Goal A:
In the chemistry exercise below, what substance is combined with HCl(aq) in part (e)?

* Begin Text *

Question

Complete and balance the following equations: (a) \(\mathrm{Mg}_{3} \mathrm{~N}_{2}(\mathrm{~s})+\mathrm{H}_{2} \mathrm{O}(l) \longrightarrow\) (b) \(\mathrm{C}_{3} \mathrm{H}_{7} \mathrm{OH}(l)+\mathrm{O}_{2}(g) \longrightarrow\) (c) \(\mathrm{MnO}_{2}(s)+\mathrm{C}(s) \stackrel{\Delta}{\longrightarrow}\) (d) \(\mathrm{AlP}(s)+\mathrm{H}_{2} \mathrm{O}(I) \longrightarrow\) (e) \(\mathrm{Na}_{2} \mathrm{~S}(\mathrm{~s})+\mathrm{HCl}(a q) \longrightarrow\)

* End Text *
* Begin Record extracts *

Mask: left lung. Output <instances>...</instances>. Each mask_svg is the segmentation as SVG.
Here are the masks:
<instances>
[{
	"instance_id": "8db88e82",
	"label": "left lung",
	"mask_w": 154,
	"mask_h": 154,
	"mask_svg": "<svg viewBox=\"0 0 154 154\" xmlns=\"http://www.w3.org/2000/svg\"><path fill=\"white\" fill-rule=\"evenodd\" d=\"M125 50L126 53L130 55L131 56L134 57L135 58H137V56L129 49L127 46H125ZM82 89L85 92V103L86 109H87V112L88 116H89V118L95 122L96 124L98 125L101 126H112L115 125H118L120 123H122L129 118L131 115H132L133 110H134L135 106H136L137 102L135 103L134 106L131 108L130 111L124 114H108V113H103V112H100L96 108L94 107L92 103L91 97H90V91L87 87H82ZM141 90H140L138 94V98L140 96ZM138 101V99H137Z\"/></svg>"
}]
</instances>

* End Record extracts *

Goal B:
Extract every line of the entries above without changing anything.

Correct output A:
Na₂S(s)

Correct output B:
Mask: left lung. Output <instances>...</instances>. Each mask_svg is the segmentation as SVG.
Here are the masks:
<instances>
[{
	"instance_id": "8db88e82",
	"label": "left lung",
	"mask_w": 154,
	"mask_h": 154,
	"mask_svg": "<svg viewBox=\"0 0 154 154\" xmlns=\"http://www.w3.org/2000/svg\"><path fill=\"white\" fill-rule=\"evenodd\" d=\"M125 50L126 53L130 55L131 56L134 57L135 58H137V56L129 49L127 46H125ZM82 89L85 92V103L86 109H87V112L88 116H89V118L95 122L96 124L98 125L101 126H112L115 125H118L120 123H122L129 118L131 115H132L133 110H134L135 106H136L137 102L135 103L134 106L131 108L130 111L124 114H108V113H103V112H100L96 108L94 107L92 103L91 97H90V91L87 87H82ZM141 90H140L138 94V98L140 96ZM138 101V99H137Z\"/></svg>"
}]
</instances>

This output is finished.